[DIRECTIONS]: The lines to be set down run from the line containing "Which of the" through the final line of the data below; print them exactly and print nothing else.

━━━ DATASET RECORDS

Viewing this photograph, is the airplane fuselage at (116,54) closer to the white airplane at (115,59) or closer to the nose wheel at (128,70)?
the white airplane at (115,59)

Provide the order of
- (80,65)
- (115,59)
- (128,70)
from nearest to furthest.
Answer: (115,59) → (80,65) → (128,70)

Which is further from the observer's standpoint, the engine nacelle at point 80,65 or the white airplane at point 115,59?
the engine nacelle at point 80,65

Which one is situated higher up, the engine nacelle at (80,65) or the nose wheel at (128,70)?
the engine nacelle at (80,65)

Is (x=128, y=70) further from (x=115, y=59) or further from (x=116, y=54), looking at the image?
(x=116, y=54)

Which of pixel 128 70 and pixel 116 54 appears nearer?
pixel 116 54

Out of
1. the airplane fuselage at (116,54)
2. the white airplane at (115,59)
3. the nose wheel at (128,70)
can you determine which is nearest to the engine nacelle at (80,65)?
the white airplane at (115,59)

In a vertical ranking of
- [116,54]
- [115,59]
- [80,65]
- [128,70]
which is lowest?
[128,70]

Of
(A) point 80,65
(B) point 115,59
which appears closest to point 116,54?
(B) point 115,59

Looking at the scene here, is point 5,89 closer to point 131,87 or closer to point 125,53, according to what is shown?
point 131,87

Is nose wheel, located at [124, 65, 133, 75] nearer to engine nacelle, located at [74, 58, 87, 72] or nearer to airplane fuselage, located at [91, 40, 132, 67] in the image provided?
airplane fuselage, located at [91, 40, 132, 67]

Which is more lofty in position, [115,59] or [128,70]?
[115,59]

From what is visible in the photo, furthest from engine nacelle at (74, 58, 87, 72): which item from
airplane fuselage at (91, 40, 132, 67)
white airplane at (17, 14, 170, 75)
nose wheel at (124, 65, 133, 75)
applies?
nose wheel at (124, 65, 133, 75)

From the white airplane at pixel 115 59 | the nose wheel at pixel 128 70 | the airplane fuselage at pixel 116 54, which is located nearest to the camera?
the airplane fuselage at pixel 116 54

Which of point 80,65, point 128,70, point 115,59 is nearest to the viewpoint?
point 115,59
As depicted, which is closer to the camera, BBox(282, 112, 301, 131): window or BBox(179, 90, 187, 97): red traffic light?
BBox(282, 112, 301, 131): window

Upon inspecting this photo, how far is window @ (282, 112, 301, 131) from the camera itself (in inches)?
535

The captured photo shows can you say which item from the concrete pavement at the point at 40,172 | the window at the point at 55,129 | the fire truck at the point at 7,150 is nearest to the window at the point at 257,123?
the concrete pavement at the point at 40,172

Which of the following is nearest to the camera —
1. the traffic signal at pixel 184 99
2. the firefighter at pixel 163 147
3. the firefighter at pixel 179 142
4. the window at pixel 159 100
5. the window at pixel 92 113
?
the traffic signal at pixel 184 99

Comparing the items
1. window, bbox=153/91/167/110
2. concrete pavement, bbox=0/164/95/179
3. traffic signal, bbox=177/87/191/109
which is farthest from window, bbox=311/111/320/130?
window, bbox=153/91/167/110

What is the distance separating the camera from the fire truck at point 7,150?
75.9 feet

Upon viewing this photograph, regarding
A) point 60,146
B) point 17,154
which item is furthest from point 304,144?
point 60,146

━━━━━━

[SOLUTION TO THIS PROBLEM]:
Which of the following is nearest to the camera —
1. the traffic signal at pixel 184 99
2. the firefighter at pixel 163 147
3. the firefighter at pixel 179 142
4. the window at pixel 159 100
5. the window at pixel 92 113
?
the traffic signal at pixel 184 99

Comparing the items
1. window, bbox=153/91/167/110
2. concrete pavement, bbox=0/164/95/179
3. traffic signal, bbox=177/87/191/109
which is farthest from window, bbox=311/111/320/130?
window, bbox=153/91/167/110

What is the distance separating the camera from the fire truck at point 7,150?
75.9 feet

Upon viewing this photograph, regarding
A) point 60,146
B) point 17,154
which item is furthest from point 304,144?
point 60,146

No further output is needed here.